Classics in the Age of Wikipedia: Creating, Sharing and Accessing Information in a Global, Networked Environment

Lecture Series at the XXI Simposio Nacional de Estudios Clásicios, Santa Fe, Argentina (Sept. 22-24, 2010)

David Bamman
The Perseus Project, Tufts University

I. Introduction to Computational Methods for Classical Philology

Wednesday, Sept. 22, 2010

From the Gutenberg Press to the Internet, one of the biggest impacts of the use of information technologies within the sphere of Classical Studies has been in providing ever-increasing levels of access - not simply physical access to the primary texts of the Classical tradition, but intellectual access as well.

For traditional textual scholars and Classical philologists, the availability of texts online is a first big step - we can now look at highly detailed images of the Venetus A manuscript of Homer's Iliad without having to go to Venice, or use the Internet Archive to read an 1891 Teubner edition of Sallust without going to our university libraries.

The related fields of computational linguistics and natural language processing (NLP) are pushing this innovation even further by helping to provide increased intellectual access to these cultural heritage materials as well. For early learners of Greek and Latin, the methods of automatic linguistic analysis and machine translation help to lower the barrier of entry to interacting with primary source texts. For advanced researchers, computational methods not only expedite the traditional research that's being done already, but also help uncover new information about the Greco-Roman world and its reception throughout the written record of history.

This talk will provide a general introduction to computational methods for Classicists, with a special focus on the digital resources and technologies that traditional scholars can use.

II. Linguistic Annotation of Classical Texts

Thursday, Sept. 23, 2010

One of the biggest contributions that traditional scholars can make to the field of computational philology is leveraging their expert knowledge in Greek and Latin to create linguistically annotated texts, and then publishing those texts for the entire community to use. This annotation can take several forms, including encoding the citation structure (like chapter and section breaks) in a digital edition, disambiguating the people and places mentioned in the text (e.g., annotating a given instance of "Alexander" in a text as Alexander the Great and not as Paris, the son of Priam), and marking the explicit syntactic relationship for each word in a sentence of Vergil.

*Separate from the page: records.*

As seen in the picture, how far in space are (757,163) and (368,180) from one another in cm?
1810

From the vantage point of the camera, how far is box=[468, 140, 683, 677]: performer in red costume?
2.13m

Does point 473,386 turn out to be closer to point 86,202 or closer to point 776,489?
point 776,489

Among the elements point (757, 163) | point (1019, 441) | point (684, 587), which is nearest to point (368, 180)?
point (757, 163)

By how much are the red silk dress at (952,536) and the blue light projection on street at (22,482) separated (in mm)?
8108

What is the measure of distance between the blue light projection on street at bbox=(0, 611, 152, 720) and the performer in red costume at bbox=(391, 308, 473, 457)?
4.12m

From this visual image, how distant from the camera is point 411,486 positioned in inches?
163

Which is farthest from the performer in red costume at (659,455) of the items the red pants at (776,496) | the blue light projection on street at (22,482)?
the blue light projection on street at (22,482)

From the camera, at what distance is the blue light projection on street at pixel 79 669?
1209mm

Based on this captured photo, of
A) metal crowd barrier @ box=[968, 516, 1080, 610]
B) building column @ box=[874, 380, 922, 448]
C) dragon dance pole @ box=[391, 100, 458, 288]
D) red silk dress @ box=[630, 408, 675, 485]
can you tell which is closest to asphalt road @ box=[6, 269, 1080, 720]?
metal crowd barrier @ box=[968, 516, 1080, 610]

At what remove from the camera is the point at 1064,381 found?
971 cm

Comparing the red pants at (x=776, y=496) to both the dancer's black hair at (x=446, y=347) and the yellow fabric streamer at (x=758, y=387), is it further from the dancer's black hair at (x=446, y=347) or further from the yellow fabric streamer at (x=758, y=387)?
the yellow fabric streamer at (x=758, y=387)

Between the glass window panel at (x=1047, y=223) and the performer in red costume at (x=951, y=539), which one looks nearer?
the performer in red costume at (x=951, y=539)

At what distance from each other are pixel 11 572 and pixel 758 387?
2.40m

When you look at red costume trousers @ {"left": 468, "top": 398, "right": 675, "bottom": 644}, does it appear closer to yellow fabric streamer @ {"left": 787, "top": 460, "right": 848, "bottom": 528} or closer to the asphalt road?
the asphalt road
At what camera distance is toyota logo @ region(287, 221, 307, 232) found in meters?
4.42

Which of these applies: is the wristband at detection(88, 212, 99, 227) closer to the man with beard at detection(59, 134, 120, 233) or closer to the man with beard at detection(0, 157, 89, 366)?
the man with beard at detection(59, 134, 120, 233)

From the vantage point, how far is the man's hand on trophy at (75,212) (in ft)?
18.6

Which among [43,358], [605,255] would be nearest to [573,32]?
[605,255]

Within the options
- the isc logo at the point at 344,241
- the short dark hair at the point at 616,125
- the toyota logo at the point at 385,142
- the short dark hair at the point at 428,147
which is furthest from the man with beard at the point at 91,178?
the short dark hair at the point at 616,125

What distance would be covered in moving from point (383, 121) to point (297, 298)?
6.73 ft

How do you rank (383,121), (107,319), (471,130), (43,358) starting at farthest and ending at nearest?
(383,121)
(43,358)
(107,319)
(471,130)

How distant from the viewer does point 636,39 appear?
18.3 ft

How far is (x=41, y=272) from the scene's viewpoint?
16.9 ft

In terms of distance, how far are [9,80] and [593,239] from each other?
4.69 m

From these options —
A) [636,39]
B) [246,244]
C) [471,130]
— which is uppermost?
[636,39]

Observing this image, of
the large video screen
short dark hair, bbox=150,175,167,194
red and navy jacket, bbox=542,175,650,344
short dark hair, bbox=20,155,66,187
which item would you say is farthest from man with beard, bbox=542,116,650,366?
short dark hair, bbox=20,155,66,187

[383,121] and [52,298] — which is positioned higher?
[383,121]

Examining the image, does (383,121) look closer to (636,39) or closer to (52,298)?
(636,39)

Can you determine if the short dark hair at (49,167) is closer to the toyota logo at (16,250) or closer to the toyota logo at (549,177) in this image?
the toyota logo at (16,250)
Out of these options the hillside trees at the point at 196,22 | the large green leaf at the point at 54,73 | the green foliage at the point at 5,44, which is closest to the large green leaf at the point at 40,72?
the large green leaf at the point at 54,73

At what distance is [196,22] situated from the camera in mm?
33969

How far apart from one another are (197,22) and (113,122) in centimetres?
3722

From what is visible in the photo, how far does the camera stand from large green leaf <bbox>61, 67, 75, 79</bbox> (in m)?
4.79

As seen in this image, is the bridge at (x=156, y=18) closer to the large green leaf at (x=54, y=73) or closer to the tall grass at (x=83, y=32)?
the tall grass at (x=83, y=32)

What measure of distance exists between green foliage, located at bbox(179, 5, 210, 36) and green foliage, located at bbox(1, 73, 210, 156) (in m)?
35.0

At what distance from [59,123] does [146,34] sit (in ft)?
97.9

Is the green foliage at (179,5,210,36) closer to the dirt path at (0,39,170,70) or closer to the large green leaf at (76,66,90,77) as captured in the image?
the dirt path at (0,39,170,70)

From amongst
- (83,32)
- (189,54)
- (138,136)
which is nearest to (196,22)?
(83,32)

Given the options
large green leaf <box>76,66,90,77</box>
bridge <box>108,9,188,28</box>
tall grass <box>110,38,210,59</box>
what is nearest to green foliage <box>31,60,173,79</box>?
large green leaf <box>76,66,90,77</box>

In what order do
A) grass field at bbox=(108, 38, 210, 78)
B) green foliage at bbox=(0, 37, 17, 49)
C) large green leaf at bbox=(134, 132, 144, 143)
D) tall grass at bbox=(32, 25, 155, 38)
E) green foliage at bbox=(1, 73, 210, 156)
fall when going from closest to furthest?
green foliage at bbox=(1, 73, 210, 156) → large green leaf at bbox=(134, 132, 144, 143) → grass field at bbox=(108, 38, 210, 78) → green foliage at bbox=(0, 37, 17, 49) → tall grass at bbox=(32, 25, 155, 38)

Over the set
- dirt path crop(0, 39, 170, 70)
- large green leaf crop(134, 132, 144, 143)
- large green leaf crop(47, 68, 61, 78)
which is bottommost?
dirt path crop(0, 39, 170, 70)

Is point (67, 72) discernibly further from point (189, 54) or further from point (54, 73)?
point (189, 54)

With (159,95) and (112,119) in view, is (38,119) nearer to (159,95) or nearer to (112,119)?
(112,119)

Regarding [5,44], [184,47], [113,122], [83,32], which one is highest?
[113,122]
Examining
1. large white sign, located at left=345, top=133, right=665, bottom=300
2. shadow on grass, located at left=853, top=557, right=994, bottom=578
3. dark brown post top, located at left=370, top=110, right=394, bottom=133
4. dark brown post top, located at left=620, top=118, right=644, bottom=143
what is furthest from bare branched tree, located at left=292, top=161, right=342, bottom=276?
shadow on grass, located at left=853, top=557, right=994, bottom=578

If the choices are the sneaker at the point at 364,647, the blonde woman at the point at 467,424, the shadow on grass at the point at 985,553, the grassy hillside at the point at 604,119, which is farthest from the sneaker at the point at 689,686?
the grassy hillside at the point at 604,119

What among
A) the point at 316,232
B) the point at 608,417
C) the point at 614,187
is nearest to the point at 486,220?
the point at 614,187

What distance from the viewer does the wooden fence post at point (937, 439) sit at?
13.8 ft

This level of annotation does not require a sophisticated technological background - in many cases, it simply requires navigating the web. The data created by such annotation, however, is tremendously powerful: it can provide the training material for computational methods, and it can also provide a quantified foundation on which to explore many traditional questions - if we have a large collection of syntactic analyses for Latin poetry, for example, we can automatically identify rhetorical devices (such as hyperbaton) that involve the interaction between linear word order and syntax.

In all of this work, collaboration between different groups (and across languages) is crucial. Since many annotation tasks are performed with a strictly controlled vocabulary, the only language proficiency required is that of Greek or Latin - enabling students and researchers who are native speakers of English, Spanish, Arabic or Chinese to work together.

In this talk, I will illustrate several varieties of annotation tasks for Greek and Latin texts, focusing especially on 1) the creation of new digital editions; 2) disambiguating people and places; and 3) creating syntactic analyses (or "treebanks") of texts. One goal of this talk will be an outline of the practical steps required for researchers to immediately begin this work themselves.

III. Mapping the Greek and Latin Genome: A Workshop on Treebanking

Friday, Sept. 24, 2010

Treebanking is a form of linguistic annotation that involves marking the explicit syntactic relation for every word in a sentence (e.g., annotating the subject of the verb, its objects, which adjectives modify which nouns), as in the following annotation of ista meam norit gloria canitiem ("that glory will know my old age") from Propertius 1.8.

Treebanks exist for many modern languages (where they provide valuable training material for automatic parsers) but several are arising for historical languages as well, including those for Old English, Middle English, Early Modern English, Medieval Portuguese, Classical Chinese, Ugaritic, and our own work on the Ancient Greek and Latin Dependency Treebanks. Over the past three years and with the help of over 200 students, scholars and university classes from across the world, we have published almost 250,000 words of treebanked texts from a variety of authors (Homer, Hesiod, Aeschylus, Caesar, Cicero, Jerome, Ovid, Petronius, Propertius, Sallust and Vergil). This talk will give a working introduction to this kind of syntactic annotation, including an overview of the grammatical style, the community of treebankers, and a tutorial on the online annotation environment. The goal of this workshop is to provide the audience with the basic skills needed to undertake treebanking of any Greek or Latin text themselves.